# START OF DATA FOR PROCESSING

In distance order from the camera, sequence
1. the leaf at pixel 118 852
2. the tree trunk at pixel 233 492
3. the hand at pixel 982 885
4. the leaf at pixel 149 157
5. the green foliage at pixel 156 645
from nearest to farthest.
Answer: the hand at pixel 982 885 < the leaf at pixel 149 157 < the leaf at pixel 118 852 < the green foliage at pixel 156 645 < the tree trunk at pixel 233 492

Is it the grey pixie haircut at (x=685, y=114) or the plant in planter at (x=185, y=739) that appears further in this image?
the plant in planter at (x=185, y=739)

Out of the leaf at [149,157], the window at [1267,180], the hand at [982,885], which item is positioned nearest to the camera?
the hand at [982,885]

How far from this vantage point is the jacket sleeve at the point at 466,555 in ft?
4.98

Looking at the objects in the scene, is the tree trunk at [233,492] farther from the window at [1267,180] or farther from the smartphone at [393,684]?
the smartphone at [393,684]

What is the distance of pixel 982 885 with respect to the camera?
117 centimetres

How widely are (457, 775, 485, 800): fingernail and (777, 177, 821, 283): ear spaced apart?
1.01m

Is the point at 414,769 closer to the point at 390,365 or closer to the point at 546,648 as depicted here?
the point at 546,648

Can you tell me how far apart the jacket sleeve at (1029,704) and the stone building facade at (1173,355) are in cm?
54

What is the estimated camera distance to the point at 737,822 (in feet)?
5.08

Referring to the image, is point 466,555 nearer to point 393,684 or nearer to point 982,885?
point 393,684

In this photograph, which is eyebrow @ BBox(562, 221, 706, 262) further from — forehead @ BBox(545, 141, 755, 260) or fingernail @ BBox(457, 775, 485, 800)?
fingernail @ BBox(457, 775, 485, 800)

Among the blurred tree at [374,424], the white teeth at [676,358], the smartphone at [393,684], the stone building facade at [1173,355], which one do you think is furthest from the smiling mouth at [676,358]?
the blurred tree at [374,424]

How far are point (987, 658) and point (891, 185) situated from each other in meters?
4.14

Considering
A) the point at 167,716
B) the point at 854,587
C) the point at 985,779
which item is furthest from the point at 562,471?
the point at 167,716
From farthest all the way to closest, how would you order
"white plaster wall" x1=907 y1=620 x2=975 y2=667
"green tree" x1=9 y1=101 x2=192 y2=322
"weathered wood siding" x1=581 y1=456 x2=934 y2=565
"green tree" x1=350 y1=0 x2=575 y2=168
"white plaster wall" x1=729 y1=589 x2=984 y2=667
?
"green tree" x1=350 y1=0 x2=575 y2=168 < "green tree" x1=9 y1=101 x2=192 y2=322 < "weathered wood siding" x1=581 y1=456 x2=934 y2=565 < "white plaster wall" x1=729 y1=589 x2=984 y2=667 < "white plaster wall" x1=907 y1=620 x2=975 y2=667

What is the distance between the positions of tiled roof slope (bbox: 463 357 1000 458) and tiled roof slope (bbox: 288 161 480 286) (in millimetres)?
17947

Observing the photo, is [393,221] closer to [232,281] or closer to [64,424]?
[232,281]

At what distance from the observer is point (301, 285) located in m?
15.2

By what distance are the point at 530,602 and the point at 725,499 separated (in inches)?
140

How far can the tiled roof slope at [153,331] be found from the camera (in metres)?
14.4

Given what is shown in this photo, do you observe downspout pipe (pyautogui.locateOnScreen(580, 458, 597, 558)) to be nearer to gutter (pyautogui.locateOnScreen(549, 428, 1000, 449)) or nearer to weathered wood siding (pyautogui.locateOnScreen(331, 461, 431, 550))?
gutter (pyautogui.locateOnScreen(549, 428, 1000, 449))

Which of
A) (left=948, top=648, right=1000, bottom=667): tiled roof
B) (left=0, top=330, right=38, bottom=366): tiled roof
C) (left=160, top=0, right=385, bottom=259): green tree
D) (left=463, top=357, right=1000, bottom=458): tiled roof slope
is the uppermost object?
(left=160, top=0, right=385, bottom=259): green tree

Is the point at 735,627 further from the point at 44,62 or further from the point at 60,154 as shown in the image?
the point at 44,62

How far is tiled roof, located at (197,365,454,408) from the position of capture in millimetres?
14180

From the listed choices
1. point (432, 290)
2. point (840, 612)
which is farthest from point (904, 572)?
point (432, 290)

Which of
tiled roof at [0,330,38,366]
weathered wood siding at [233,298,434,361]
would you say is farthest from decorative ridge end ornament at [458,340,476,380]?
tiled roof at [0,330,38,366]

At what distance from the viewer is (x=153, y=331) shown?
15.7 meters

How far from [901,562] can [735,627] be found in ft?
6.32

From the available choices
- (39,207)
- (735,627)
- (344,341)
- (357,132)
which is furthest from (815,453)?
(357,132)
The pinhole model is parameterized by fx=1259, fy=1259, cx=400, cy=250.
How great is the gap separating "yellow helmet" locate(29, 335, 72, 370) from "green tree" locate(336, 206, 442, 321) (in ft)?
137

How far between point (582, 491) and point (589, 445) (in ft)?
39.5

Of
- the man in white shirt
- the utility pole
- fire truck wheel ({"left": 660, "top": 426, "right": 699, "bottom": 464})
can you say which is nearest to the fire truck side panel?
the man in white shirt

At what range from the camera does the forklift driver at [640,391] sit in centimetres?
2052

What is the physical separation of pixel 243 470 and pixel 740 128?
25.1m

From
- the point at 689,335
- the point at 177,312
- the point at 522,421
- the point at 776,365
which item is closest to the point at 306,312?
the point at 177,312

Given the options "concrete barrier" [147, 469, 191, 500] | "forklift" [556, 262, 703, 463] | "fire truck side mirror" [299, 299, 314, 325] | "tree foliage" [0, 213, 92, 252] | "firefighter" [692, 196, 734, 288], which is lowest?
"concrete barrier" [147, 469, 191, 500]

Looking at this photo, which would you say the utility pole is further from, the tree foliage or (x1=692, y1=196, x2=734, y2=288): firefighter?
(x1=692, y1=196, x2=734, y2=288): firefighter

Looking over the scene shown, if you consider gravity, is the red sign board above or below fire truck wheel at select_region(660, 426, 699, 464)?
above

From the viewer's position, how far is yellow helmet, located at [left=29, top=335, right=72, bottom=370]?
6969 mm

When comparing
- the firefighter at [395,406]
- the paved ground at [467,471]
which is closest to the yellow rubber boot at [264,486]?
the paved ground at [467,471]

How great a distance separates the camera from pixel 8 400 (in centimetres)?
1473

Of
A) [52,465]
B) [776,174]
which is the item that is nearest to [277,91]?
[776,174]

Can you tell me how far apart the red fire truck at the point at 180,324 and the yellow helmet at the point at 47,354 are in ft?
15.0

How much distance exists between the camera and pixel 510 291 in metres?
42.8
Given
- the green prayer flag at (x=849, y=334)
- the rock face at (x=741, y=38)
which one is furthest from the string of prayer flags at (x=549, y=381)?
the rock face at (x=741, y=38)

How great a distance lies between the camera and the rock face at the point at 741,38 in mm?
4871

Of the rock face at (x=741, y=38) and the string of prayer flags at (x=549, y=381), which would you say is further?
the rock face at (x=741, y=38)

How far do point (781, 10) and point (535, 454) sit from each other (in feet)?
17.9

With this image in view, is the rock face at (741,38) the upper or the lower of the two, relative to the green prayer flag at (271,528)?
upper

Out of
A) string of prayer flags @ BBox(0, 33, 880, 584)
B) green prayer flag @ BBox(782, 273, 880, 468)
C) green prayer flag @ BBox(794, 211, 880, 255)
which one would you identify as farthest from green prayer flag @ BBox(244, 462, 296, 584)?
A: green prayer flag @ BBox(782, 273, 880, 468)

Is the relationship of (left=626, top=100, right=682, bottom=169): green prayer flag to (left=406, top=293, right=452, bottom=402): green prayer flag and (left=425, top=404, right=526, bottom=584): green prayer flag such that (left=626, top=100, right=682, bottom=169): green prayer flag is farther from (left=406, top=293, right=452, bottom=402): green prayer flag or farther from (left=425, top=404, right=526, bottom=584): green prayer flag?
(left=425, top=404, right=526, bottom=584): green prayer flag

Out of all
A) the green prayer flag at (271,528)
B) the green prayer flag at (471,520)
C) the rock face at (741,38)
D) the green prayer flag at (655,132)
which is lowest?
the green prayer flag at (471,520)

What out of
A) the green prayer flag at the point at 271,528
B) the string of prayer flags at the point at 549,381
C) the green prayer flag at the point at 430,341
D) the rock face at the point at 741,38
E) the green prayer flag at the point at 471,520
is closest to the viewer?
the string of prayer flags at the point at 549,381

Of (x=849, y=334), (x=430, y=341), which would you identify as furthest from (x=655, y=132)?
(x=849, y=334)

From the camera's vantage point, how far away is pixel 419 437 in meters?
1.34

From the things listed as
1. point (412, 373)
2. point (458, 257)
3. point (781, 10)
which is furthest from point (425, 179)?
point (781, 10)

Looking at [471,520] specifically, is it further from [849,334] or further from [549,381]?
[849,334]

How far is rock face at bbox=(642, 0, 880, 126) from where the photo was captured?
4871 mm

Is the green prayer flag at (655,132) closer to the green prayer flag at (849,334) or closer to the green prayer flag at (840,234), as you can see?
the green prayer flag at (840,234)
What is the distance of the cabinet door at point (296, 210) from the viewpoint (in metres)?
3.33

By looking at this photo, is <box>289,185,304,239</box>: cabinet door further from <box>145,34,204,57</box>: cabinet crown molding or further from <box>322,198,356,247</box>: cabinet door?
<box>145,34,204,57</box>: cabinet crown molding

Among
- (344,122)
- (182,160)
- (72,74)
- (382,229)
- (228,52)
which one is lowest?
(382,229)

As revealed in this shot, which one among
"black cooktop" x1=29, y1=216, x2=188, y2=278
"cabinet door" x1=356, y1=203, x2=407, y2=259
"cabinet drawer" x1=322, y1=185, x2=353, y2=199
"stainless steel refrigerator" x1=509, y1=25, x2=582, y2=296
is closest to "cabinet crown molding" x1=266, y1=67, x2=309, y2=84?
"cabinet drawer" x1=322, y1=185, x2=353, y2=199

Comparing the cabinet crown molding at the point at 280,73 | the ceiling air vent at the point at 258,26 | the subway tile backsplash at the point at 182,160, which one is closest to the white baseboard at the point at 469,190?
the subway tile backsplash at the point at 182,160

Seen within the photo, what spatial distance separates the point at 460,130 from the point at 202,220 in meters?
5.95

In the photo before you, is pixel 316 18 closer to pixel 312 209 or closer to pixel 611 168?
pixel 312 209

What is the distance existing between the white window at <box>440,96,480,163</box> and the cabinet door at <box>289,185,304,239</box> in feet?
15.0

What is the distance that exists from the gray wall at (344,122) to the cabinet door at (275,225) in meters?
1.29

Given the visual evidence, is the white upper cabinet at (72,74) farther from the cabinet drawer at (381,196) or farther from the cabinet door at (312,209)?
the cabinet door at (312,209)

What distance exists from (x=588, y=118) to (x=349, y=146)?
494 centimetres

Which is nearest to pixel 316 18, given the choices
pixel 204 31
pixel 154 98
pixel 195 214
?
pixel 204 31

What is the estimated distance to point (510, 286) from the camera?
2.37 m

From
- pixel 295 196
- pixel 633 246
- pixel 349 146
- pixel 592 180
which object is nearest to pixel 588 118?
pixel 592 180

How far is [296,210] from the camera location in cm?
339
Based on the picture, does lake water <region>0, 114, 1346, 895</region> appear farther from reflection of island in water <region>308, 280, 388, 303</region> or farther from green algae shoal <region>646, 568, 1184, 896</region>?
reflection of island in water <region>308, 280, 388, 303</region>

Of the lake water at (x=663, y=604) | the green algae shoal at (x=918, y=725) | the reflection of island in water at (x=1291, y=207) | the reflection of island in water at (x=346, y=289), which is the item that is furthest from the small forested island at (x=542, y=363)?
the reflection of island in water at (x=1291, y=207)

# END OF DATA FOR PROCESSING

- **TASK TO COMPLETE**: Reproduce, word for word, every line from the first one up to and including the line with "from nearest to farthest.".

- **EXERCISE ANSWER**:
In distance order from the camera, sequence
1. the leaf at pixel 118 852
2. the tree trunk at pixel 233 492
3. the hand at pixel 982 885
4. the leaf at pixel 149 157
5. the green foliage at pixel 156 645
from nearest to farthest.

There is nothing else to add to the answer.